How to merge parent and child documents in Elasticsearch into a single enriched record?

Hi everyone,

I’m working with an Elasticsearch index that stores HTTP request logs. Each request is represented by two documents:

  • A parent document with a unique ID field.
  • A child document that contains a parentID field referencing the parent’s ID.

Both documents share the same structure (i.e., same fields), but with different values. I’d like to merge each parent-child pair into a single document, either in the same index or a new one.

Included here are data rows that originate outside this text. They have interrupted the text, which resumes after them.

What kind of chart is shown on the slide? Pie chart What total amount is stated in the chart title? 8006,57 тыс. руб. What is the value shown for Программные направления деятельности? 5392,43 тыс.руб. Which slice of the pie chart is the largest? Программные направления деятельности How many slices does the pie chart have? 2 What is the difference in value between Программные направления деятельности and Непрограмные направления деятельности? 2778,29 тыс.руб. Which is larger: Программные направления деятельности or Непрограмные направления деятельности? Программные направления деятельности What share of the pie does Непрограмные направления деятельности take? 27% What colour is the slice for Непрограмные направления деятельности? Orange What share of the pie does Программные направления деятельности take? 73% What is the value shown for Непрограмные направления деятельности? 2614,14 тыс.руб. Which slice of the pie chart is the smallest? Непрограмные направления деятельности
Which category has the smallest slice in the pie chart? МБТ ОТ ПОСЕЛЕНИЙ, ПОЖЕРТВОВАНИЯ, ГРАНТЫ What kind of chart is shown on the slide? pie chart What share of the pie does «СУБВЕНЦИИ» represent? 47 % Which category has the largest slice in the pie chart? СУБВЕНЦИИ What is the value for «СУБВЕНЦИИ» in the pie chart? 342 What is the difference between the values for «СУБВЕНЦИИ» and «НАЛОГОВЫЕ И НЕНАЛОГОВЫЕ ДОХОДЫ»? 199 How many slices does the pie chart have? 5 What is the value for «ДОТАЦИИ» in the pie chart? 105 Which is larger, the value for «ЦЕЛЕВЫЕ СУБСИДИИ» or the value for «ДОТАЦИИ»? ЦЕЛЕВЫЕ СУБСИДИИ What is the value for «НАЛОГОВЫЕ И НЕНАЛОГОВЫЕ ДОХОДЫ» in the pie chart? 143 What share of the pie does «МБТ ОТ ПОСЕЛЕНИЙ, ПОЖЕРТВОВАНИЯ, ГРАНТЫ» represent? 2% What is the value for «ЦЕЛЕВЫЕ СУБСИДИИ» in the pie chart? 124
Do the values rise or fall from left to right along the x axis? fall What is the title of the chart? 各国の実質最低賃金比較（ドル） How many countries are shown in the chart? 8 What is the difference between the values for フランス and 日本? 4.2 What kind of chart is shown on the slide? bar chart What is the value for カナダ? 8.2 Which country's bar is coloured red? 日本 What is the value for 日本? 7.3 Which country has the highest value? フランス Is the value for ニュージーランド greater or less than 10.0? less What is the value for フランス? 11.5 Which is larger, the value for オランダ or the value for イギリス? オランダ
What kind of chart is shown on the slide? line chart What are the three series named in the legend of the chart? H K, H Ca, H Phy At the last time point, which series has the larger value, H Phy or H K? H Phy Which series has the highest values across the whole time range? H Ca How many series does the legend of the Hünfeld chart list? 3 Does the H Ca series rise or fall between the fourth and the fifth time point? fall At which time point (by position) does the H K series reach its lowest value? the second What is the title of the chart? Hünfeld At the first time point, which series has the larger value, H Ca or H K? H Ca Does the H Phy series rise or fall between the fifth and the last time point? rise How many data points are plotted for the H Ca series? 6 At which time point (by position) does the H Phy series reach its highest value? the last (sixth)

Ideally, the merged document would:

  • Retain all fields from the parent as-is.
  • Include all fields from the child, but with a child_ prefix (e.g., child_status, child_timestamp, etc.).

What’s the best way to achieve this in Elasticsearch/Kibana?

  • Should I use a transform job, ingest pipeline, or script with _update_by_query?
  • Is there a way to do this efficiently for large datasets?

Thanks in advance for your help!

anyone ?

Hello @verza

Welcome to the community.

Looking at your usecase as per my understanding for large datasets you should go for transform job on common field id & can include the fields as per the requirement.

Thanks!!

Can i still do it if the common field id are different ? In the parent the field is named 'ID' and in the Child is named 'ParentID'

Hello @verza

In this scenario we might have to use an enrich policy by which data for 1 index is appended to index 2 based on ID field.

Thanks!!

Thanks for your help @tortoise; i had a look at enrich policy; i understand that for the Enrich Policy i need to have one common attribute ( match field) ; in my case again I've two different attributes ID and ParentID names to match, i don't see how i can specify that.

Hello @verza

I did try below enrich policy :

PUT index-a
{
  "mappings": {
    "properties": {
      "parent_id": { "type": "keyword" },
      "name":      { "type": "text" },
      "age":       { "type": "integer" }
    }
  }
}
PUT index-b
{
  "mappings": {
    "properties": {
      "secondary_id": { "type": "keyword" },
      "location":     { "type": "text" },
      "technology":   { "type": "text" }
    }
  }
}

Created enrich policy with source as index-b (we can select source as the primary index in this case i am selecting the secondary index)

PUT /_enrich/policy/enrich-by-secondary-id
{
  "match": {
    "indices": "index-b",
    "match_field": "secondary_id",
    "enrich_fields": ["location", "technology"]
  }
}

POST /_enrich/policy/enrich-by-secondary-id/_execute

PUT /_ingest/pipeline/enrich-pipeline
{
  "processors": [
    {
      "enrich": {
        "policy_name": "enrich-by-secondary-id",
        "field": "parent_id",
        "target_field": "enriched_data",
        "max_matches": 1,
        "override": true
      }
    }
  ]
}

Now while indexing the data for index-a it will call the enrich policy & add matching data from index-b :

POST /index-a/_doc?pipeline=enrich-pipeline
{
  "parent_id": "id003",
  "name": "Zara",
  "age": 29
}
GET index-a/_search
{
  "query": {
    "match": {
      "parent_id": "id003"
    }
  }
}

Output :


  {
        "_index": "index-a",
        "_id": "t11fpZcBjyPthJy0yx5H",
        "_score": 1.0296195,
        "_source": {
          "parent_id": "id003",
          "enriched_data": {
            "location": "New York",
            "technology": "Logstash",
            "secondary_id": "id003"
          },
          "name": "Zara",
          "age": 29
        }
      }
    ]
  }
}

Please share the issue you are facing?

Thanks!!

Hi @Tortoise, thanks for your help!

My problem is that, if i manually add the documents into the index and trigger the Policy then is all good and works as expected; but data is coming in as part of Elastic integration with Cloudflare Cloudflare Integration | Elastic integrations
and there i have no way to trigger the Policy, that's where i'm stuck.